Why hdfs throwing LeaseExpiredException in Hadoop cluster (AWS EMR) Why hdfs throwing LeaseExpiredException in Hadoop cluster (AWS EMR) hadoop hadoop

Why hdfs throwing LeaseExpiredException in Hadoop cluster (AWS EMR)


I resolved the issue. Let me explain in detail.

Exceptions that is coming -

  1. LeaveExpirtedException - from HDFS side.
  2. FileNotFoundException - from Hive side (when Tez execution engine executes DAG)

Problem scenario-

  1. We just upgraded the hive version from 0.13.0 to 2.1.0. And, everything was working fine with previous version. Zero runtime exception.

Different thoughts to resolve the issue -

  1. First thought was, two threads was working on same piece because of NN intelligence. But as per below settings

    set mapreduce.map.speculative=falseset mapreduce.reduce.speculative=false

that was not possible.

  1. then, I increase the count from 1000 to 100000 for below settings -

    SET hive.exec.max.dynamic.partitions=100000; SET hive.exec.max.dynamic.partitions.pernode=100000;

that also didn't work.

  1. Then the third thought was, definitely in a same process, what mapper-1 was created was deleted by another mapper/reducer. But, we didn't found any such logs in Hveserver2, Tez logs.

  2. Finally the root cause lies in a application layer code itself. In hive-exec-2.1.0 version, they introduced new configuration property

    "hive.exec.stagingdir":".hive-staging"

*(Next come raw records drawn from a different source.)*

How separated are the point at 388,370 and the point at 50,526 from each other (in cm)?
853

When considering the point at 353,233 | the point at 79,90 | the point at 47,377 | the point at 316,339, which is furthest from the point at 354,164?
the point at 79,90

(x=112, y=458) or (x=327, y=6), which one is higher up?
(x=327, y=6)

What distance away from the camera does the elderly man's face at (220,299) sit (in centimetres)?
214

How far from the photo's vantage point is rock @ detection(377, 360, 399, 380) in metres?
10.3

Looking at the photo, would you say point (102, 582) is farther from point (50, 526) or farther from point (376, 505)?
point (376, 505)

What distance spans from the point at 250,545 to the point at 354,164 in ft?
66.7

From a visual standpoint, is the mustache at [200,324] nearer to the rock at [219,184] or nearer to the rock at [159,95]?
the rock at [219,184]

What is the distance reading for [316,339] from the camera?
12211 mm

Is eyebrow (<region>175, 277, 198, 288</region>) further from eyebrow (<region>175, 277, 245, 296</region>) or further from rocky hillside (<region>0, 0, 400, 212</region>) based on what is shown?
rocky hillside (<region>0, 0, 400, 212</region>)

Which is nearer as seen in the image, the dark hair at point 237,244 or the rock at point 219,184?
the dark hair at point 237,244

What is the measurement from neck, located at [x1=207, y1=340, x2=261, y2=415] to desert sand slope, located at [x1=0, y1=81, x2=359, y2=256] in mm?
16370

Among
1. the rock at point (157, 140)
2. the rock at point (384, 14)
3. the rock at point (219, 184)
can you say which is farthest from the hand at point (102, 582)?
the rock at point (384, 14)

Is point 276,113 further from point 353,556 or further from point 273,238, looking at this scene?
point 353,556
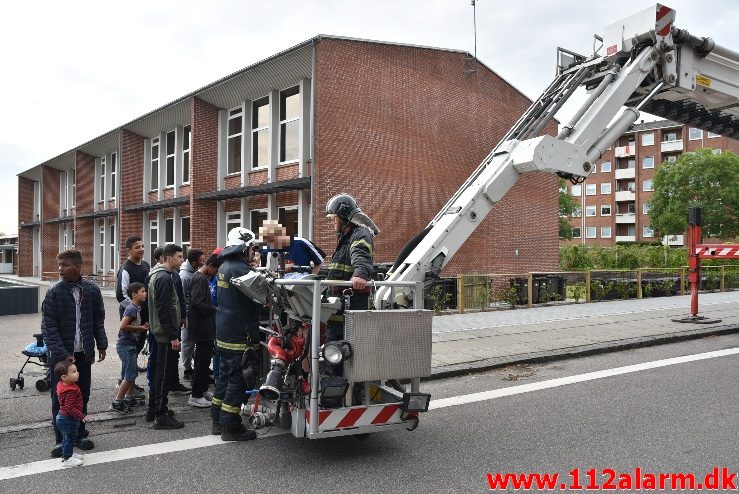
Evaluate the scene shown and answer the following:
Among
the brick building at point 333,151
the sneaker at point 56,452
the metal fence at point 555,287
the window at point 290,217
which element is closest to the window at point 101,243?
the brick building at point 333,151

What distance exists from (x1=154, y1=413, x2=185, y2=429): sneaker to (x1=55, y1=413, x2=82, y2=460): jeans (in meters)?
0.97

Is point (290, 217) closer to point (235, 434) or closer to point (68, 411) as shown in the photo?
point (235, 434)

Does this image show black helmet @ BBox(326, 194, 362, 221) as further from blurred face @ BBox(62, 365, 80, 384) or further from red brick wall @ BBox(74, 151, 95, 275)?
red brick wall @ BBox(74, 151, 95, 275)

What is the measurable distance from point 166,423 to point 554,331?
309 inches

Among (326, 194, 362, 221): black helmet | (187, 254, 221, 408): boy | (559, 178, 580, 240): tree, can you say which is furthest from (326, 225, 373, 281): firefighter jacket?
(559, 178, 580, 240): tree

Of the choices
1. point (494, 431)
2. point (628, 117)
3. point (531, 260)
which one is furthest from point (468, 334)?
point (531, 260)

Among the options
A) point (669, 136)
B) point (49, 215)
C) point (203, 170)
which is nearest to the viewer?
point (203, 170)

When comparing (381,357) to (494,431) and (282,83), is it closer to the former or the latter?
(494,431)

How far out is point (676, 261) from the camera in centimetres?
3319

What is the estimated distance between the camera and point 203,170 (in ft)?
64.3

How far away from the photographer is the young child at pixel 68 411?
4.62 meters

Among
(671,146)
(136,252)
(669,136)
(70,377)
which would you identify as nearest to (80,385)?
(70,377)

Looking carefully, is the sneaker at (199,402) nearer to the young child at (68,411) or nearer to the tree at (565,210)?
the young child at (68,411)

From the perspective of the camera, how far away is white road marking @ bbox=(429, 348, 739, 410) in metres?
6.54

Description of above property -

Directory name that will be created inside table locations in order to support HDFS encryption. This is replaces ${hive.exec.scratchdir} for query results with the exception of read-only tables. In all cases ${hive.exec.scratchdir} is still used for other temporary files, such as job plans.

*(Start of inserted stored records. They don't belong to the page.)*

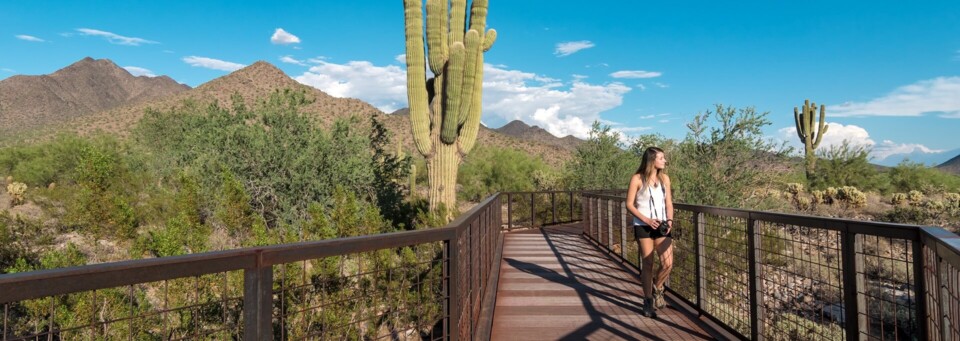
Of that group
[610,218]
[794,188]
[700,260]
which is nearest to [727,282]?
[610,218]

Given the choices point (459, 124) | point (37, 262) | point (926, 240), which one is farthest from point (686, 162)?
point (37, 262)

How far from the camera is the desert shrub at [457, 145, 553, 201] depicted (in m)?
34.7

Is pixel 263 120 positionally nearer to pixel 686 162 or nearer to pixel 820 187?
pixel 686 162

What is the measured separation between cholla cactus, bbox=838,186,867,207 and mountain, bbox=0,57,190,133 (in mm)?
77220

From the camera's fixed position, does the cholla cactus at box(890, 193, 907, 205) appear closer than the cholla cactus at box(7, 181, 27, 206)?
No

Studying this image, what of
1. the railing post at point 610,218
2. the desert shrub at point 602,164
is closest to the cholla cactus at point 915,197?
the desert shrub at point 602,164

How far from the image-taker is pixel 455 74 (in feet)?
53.2

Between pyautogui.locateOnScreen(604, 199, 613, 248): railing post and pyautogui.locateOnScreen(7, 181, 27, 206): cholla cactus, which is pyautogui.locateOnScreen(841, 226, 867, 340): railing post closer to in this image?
pyautogui.locateOnScreen(604, 199, 613, 248): railing post

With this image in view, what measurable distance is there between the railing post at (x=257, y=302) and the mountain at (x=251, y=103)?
5609cm

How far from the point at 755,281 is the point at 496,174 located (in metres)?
31.8

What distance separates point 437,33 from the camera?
16.5 m

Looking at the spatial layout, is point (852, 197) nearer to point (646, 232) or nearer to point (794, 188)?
point (794, 188)

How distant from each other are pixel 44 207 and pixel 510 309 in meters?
24.2

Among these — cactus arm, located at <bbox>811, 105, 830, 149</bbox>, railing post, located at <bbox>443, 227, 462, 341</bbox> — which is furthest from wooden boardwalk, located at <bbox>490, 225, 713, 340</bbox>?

So if there is any concurrent jobs in Application layer code (ETL), and are doing operation(rename/delete/move) on same table, then it may lead to this problem.

And, in our case, 2 concurrent jobs are doing "INSERT OVERWRITE" on same table, that leads to delete metadata file of 1 mapper, that is causing this issue.

Resolution -

  1. Move the metadata file location to outside table(table lies in S3).
  2. Disable HDFS encryption (as mentioned in Description of stagingdir property.)
  3. Change into your Application layer code to avoid concurrency issue.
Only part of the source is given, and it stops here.